-- Start of THE RECORDS --

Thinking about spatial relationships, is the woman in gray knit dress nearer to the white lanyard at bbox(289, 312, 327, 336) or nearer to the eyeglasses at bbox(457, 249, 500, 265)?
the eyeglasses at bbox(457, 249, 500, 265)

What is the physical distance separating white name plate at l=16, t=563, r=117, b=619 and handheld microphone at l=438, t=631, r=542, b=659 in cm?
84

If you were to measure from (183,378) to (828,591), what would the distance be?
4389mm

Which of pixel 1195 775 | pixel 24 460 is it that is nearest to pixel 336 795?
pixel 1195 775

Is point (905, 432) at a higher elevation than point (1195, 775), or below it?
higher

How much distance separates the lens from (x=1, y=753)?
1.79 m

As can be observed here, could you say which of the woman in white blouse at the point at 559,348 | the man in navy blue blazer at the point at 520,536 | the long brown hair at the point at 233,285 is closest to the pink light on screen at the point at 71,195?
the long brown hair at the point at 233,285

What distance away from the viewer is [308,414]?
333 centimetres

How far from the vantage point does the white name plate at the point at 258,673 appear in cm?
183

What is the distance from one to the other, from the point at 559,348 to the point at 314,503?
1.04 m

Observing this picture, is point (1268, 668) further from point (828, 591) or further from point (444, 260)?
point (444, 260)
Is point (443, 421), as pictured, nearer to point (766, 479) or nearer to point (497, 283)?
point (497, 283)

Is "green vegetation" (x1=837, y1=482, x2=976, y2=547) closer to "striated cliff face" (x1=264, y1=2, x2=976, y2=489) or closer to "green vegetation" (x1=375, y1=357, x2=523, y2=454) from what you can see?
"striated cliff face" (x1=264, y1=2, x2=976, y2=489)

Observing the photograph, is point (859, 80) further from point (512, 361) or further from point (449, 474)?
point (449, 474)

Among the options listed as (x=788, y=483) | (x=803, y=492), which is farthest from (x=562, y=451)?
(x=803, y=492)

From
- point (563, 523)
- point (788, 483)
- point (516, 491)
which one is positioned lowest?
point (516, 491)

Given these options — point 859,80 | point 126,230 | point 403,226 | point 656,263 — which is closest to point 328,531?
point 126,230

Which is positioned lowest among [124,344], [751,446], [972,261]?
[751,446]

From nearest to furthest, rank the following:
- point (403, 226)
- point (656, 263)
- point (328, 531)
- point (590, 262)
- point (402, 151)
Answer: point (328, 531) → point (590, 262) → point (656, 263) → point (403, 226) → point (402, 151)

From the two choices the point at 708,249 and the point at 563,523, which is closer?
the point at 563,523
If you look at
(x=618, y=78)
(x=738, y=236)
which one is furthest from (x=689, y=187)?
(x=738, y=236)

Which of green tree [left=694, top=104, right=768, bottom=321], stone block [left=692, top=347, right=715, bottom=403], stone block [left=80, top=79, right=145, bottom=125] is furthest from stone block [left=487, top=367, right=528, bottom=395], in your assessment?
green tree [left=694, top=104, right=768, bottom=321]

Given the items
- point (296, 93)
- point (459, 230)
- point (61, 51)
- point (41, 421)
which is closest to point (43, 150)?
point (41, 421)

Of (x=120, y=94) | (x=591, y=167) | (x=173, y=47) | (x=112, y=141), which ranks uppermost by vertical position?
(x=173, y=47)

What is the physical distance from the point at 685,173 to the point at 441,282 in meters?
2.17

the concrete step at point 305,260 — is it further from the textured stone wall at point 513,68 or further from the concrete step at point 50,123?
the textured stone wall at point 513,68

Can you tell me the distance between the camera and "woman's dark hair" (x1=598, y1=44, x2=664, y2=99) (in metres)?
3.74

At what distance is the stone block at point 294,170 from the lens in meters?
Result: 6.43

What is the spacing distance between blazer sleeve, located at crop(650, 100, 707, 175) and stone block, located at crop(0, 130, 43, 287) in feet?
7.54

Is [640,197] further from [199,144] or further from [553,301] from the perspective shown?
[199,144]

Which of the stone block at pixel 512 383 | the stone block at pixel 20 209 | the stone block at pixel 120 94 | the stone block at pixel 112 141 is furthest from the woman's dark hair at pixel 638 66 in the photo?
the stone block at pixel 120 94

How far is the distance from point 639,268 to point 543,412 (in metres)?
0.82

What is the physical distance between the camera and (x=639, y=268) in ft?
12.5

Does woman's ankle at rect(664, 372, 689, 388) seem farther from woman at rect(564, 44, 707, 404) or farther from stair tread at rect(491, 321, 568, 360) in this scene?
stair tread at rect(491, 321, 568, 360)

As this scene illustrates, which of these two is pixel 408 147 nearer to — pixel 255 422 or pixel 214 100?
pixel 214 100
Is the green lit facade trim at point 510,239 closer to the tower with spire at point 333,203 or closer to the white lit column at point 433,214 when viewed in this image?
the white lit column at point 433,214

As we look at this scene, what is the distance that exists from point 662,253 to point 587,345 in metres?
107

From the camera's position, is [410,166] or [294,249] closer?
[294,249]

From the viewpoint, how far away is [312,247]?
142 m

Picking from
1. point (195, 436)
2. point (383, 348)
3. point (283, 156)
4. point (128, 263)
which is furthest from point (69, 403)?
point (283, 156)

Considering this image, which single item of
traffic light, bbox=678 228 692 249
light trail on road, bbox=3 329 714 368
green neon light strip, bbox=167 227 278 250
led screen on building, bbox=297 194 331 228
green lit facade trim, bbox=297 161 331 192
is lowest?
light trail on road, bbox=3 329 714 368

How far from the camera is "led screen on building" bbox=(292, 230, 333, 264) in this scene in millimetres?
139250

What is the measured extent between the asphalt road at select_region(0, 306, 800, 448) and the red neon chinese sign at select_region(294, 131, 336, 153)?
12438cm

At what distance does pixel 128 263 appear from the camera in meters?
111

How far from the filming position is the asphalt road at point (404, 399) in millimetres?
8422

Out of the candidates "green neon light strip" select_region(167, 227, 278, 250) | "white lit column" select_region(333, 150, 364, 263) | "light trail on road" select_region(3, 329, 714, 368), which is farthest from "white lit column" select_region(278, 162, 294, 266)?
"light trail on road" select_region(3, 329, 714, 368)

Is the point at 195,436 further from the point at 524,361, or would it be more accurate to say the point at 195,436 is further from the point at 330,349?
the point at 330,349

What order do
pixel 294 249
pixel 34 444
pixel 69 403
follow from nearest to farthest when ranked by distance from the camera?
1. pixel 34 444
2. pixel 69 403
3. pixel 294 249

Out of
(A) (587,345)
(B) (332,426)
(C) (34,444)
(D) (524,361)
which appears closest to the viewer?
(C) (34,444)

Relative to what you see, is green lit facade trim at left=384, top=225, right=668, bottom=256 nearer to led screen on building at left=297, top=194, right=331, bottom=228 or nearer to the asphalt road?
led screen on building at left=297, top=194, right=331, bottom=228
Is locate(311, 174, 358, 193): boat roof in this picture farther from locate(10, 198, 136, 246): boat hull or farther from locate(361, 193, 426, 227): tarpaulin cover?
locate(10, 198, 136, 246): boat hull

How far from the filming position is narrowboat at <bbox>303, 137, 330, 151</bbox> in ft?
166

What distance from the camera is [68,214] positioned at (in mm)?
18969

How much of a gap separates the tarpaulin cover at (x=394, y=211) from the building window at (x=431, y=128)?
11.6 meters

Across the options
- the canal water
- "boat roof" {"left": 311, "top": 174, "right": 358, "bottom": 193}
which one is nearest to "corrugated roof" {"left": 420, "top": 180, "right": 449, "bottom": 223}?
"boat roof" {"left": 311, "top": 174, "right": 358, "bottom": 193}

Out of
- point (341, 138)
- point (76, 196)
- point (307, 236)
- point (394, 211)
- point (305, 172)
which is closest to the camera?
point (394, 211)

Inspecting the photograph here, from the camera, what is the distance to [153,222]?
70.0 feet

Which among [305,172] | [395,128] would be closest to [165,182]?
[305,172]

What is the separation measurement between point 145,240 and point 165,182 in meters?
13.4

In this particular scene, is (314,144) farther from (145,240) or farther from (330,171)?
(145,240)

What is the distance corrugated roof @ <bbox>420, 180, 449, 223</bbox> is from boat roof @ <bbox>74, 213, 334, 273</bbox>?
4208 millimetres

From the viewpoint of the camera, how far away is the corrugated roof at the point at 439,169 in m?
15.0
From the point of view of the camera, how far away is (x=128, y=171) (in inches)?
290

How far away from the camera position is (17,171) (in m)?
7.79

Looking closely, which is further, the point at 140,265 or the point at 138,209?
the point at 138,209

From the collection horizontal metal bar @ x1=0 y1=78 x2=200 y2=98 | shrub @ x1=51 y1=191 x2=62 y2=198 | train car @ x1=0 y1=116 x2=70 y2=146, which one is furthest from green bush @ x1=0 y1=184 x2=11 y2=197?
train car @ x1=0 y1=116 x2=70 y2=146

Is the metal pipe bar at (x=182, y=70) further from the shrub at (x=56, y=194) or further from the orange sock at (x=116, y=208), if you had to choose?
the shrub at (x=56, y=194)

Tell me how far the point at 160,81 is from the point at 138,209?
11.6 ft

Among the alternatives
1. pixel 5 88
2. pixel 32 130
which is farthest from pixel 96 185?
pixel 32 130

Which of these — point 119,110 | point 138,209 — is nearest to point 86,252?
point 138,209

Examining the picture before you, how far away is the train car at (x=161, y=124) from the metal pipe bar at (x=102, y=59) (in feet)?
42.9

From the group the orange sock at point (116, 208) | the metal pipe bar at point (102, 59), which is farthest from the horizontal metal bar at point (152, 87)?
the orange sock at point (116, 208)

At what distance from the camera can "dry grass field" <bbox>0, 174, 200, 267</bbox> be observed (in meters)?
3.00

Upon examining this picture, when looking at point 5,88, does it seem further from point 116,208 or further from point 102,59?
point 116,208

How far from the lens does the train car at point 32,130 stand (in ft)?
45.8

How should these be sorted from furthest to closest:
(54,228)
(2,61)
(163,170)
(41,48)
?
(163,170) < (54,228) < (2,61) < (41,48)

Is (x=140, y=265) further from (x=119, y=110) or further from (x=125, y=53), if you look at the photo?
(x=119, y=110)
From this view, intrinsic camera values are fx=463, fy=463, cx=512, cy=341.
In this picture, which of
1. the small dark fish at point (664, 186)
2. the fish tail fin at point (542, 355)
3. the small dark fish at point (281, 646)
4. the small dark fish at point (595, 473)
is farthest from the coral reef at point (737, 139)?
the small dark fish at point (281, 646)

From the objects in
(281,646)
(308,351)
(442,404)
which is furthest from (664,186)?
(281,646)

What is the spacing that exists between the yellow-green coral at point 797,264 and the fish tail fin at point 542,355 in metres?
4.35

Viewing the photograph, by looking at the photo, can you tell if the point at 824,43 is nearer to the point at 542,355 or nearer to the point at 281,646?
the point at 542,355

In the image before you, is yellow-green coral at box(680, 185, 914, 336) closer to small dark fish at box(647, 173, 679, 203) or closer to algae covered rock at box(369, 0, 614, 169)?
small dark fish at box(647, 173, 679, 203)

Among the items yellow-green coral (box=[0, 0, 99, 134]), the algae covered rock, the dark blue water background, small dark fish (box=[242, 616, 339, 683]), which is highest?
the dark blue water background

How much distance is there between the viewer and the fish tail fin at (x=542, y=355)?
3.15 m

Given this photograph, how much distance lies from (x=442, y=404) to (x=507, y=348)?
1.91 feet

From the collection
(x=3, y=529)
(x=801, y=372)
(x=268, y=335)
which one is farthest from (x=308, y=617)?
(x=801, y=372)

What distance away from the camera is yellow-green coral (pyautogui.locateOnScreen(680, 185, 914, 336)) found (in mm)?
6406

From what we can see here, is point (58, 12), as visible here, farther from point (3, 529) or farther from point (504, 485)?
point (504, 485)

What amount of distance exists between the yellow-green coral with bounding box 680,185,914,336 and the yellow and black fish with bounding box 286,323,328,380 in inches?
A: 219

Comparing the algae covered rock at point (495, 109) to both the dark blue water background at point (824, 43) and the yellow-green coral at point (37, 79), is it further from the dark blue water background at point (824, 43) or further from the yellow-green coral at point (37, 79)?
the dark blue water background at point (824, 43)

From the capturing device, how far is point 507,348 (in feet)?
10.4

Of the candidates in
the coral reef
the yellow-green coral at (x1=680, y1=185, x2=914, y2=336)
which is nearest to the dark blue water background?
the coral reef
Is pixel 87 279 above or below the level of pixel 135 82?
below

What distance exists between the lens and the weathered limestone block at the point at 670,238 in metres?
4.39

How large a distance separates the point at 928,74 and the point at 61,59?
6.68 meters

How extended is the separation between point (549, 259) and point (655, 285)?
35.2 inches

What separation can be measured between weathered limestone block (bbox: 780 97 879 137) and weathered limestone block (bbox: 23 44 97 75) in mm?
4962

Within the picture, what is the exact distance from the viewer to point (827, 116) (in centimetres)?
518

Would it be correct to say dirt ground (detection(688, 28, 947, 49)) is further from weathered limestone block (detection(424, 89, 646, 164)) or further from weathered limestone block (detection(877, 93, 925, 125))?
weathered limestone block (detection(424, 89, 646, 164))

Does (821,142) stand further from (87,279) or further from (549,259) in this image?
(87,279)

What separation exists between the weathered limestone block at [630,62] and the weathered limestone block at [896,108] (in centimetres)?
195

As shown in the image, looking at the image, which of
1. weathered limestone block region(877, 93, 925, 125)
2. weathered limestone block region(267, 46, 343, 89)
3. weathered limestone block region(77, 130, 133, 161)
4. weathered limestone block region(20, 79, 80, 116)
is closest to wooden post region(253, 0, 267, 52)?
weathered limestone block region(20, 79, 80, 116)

-- End of THE RECORDS --

JOB
Convert the lines of the records, from the line containing "What separation can" through the final line, into a Markdown table with a Row column for the row number and a Line column for the line. Leave out blank lines.

ANSWER TO THIS PROBLEM
| Row | Line |
|---|---|
| 1 | What separation can be measured between weathered limestone block (bbox: 780 97 879 137) and weathered limestone block (bbox: 23 44 97 75) in mm? |
| 2 | 4962 |
| 3 | Within the picture, what is the exact distance from the viewer to point (827, 116) (in centimetres)? |
| 4 | 518 |
| 5 | Would it be correct to say dirt ground (detection(688, 28, 947, 49)) is further from weathered limestone block (detection(424, 89, 646, 164)) or further from weathered limestone block (detection(877, 93, 925, 125))? |
| 6 | weathered limestone block (detection(424, 89, 646, 164)) |
| 7 | Does (821,142) stand further from (87,279) or further from (549,259) in this image? |
| 8 | (87,279) |
| 9 | What separation exists between the weathered limestone block at [630,62] and the weathered limestone block at [896,108] (in centimetres)? |
| 10 | 195 |
| 11 | As shown in the image, looking at the image, which of |
| 12 | 1. weathered limestone block region(877, 93, 925, 125) |
| 13 | 2. weathered limestone block region(267, 46, 343, 89) |
| 14 | 3. weathered limestone block region(77, 130, 133, 161) |
| 15 | 4. weathered limestone block region(20, 79, 80, 116) |
| 16 | is closest to wooden post region(253, 0, 267, 52)? |
| 17 | weathered limestone block region(20, 79, 80, 116) |